* Problem A: According to the bug report below, what makes a tab that has stopped painting show new content again?
* Problem B: In the bug report below, what shows that the process is still responsive after a tab stops painting? Answer in one to three sentences.

··· Passage provided ···

Perma-checkerboarding and broken paints after tab switching, sometimes (with Ctrl+Tab); fixed by another tab switch
Categories
(Firefox :: Tabbed Browser, defect)
Tracking
()
Tracking | Status | |
---|---|---|
firefox-esr78 | --- | unaffected |
firefox84 | --- | unaffected |
firefox85 | + | verified |
firefox86 | --- | verified |
People
(Reporter: mstange, Assigned: emilio)
References
(Blocks 1 open bug, Regression)
Details
(Keywords: correctness, regression)
Attachments
(6 files)
4.22 MB,
video/webm
|
Details | |
1.13 KB,
text/plain
|
Details | |
27.61 KB,
application/octet-stream
|
Details | |
48 bytes,
text/x-phabricator-request
|
jcristau
:
approval-mozilla-beta+
|
Details | Review |
155.74 KB,
image/png
|
Details | |
48 bytes,
text/x-phabricator-request
|
jcristau
:
approval-mozilla-beta+
|
Details | Review |
This happened to me about 5 times this week. It never happened to me before.
Basically, what happens is that a tab simply stops painting. The process is still responsive, APZ still works (albeit with perma-checkerboarding), the mouse cursor updates as I move the mouse, but the screen just never updates with new content. Until I switch tabs, that is!

··· Information given ···

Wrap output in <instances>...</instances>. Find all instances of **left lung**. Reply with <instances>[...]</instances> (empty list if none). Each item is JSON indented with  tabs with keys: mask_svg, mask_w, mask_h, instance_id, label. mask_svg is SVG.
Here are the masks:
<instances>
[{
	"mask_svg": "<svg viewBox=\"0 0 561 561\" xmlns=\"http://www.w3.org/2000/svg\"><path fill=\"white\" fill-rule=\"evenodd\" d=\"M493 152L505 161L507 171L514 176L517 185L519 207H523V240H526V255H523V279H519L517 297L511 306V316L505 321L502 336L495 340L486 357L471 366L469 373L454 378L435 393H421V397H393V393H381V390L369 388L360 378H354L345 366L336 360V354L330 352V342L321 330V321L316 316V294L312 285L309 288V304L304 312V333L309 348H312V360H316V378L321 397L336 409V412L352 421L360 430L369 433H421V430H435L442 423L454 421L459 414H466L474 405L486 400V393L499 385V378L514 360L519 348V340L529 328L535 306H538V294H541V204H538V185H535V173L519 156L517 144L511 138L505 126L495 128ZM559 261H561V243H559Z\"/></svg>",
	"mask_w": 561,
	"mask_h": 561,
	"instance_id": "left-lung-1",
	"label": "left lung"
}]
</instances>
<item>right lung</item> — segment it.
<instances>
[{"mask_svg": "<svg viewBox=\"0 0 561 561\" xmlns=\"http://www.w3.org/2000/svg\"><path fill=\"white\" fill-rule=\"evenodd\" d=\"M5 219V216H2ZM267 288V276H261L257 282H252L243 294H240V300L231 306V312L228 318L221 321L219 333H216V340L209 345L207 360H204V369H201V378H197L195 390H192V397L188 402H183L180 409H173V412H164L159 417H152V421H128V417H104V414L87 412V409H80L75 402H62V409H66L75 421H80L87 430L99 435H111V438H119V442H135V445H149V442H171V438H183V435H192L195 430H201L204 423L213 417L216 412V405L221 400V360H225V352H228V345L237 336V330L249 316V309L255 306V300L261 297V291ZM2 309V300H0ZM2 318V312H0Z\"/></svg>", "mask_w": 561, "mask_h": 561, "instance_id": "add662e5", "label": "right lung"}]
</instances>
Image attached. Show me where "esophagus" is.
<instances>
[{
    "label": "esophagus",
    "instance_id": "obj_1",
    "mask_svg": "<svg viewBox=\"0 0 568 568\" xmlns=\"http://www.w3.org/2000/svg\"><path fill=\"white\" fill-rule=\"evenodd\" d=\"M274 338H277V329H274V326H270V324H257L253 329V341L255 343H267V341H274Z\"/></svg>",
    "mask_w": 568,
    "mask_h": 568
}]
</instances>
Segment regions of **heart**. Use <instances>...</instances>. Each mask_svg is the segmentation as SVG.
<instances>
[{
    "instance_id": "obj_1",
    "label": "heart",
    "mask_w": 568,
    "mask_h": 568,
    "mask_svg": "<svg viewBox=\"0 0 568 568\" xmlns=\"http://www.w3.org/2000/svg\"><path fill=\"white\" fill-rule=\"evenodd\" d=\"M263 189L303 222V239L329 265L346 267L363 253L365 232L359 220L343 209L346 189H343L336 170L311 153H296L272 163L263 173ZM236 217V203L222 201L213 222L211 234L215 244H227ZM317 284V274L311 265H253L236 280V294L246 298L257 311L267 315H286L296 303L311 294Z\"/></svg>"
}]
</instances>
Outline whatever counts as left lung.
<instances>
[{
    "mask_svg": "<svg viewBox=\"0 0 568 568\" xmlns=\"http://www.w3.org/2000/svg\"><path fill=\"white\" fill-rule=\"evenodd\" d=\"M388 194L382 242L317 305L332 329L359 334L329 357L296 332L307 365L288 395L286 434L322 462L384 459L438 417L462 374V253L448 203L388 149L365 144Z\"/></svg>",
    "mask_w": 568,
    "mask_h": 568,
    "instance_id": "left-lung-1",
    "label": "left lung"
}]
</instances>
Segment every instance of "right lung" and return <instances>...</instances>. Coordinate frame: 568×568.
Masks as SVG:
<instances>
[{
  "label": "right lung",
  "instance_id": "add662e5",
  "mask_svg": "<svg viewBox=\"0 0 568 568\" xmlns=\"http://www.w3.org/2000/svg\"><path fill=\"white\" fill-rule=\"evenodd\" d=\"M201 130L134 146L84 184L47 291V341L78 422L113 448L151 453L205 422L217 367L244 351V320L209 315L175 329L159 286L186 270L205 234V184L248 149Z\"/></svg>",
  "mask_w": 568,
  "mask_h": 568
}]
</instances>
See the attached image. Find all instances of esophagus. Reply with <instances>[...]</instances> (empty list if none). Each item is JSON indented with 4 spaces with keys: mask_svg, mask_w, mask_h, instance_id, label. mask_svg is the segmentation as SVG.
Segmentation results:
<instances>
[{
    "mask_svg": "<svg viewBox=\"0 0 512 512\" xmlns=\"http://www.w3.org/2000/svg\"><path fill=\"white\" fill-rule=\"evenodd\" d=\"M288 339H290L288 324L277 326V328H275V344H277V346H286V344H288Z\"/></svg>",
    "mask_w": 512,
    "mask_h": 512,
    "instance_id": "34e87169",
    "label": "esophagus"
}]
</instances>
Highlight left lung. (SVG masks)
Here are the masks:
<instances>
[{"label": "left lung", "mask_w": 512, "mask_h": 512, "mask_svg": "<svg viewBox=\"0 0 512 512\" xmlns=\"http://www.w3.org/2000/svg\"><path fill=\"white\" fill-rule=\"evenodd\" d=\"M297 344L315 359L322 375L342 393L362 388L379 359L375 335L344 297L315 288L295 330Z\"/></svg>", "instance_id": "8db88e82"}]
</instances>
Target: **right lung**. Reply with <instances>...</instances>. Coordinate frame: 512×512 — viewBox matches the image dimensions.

···

* Correct response A: Switching tabs again.

* Correct response B: APZ still works, though with constant checkerboarding, and the mouse cursor updates as the mouse moves. Only the screen fails to show new content until the next tab switch.